-- EXERCISE --
Every record that follows must be given again exactly.

-- RECORDS SUPPLIED --
========

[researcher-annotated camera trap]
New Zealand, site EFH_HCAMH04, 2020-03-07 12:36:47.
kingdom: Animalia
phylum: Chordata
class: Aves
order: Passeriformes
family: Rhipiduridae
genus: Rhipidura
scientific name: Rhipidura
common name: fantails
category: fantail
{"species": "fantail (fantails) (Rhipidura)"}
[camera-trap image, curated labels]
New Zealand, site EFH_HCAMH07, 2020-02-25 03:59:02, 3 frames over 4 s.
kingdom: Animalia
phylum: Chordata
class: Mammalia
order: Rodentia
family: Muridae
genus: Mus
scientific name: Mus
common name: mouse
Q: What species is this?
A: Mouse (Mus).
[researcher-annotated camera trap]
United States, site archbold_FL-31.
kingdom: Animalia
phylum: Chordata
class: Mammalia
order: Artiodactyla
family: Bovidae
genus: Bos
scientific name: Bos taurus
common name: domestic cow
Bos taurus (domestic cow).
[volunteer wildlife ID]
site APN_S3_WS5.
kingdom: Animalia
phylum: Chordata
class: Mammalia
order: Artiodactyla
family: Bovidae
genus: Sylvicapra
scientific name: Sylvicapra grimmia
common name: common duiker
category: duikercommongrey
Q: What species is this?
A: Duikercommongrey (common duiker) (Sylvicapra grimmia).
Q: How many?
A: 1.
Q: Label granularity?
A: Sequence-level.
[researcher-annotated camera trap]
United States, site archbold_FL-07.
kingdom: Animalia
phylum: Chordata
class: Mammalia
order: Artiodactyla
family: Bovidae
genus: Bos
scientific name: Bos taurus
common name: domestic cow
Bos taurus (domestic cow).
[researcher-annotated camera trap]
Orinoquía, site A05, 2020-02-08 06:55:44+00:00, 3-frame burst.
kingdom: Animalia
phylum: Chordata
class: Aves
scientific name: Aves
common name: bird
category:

========

-- RESPONSE TO THE TASK --
[researcher-annotated camera trap]
New Zealand, site EFH_HCAMH04, 2020-03-07 12:36:47.
kingdom: Animalia
phylum: Chordata
class: Aves
order: Passeriformes
family: Rhipiduridae
genus: Rhipidura
scientific name: Rhipidura
common name: fantails
category: fantail
{"species": "fantail (fantails) (Rhipidura)"}
[camera-trap image, curated labels]
New Zealand, site EFH_HCAMH07, 2020-02-25 03:59:02, 3 frames over 4 s.
kingdom: Animalia
phylum: Chordata
class: Mammalia
order: Rodentia
family: Muridae
genus: Mus
scientific name: Mus
common name: mouse
Q: What species is this?
A: Mouse (Mus).
[researcher-annotated camera trap]
United States, site archbold_FL-31.
kingdom: Animalia
phylum: Chordata
class: Mammalia
order: Artiodactyla
family: Bovidae
genus: Bos
scientific name: Bos taurus
common name: domestic cow
Bos taurus (domestic cow).
[volunteer wildlife ID]
site APN_S3_WS5.
kingdom: Animalia
phylum: Chordata
class: Mammalia
order: Artiodactyla
family: Bovidae
genus: Sylvicapra
scientific name: Sylvicapra grimmia
common name: common duiker
category: duikercommongrey
Q: What species is this?
A: Duikercommongrey (common duiker) (Sylvicapra grimmia).
Q: How many?
A: 1.
Q: Label granularity?
A: Sequence-level.
[researcher-annotated camera trap]
United States, site archbold_FL-07.
kingdom: Animalia
phylum: Chordata
class: Mammalia
order: Artiodactyla
family: Bovidae
genus: Bos
scientific name: Bos taurus
common name: domestic cow
Bos taurus (domestic cow).
[researcher-annotated camera trap]
Orinoquía, site A05, 2020-02-08 06:55:44+00:00, 3-frame burst.
kingdom: Animalia
phylum: Chordata
class: Aves
scientific name: Aves
common name: bird
category:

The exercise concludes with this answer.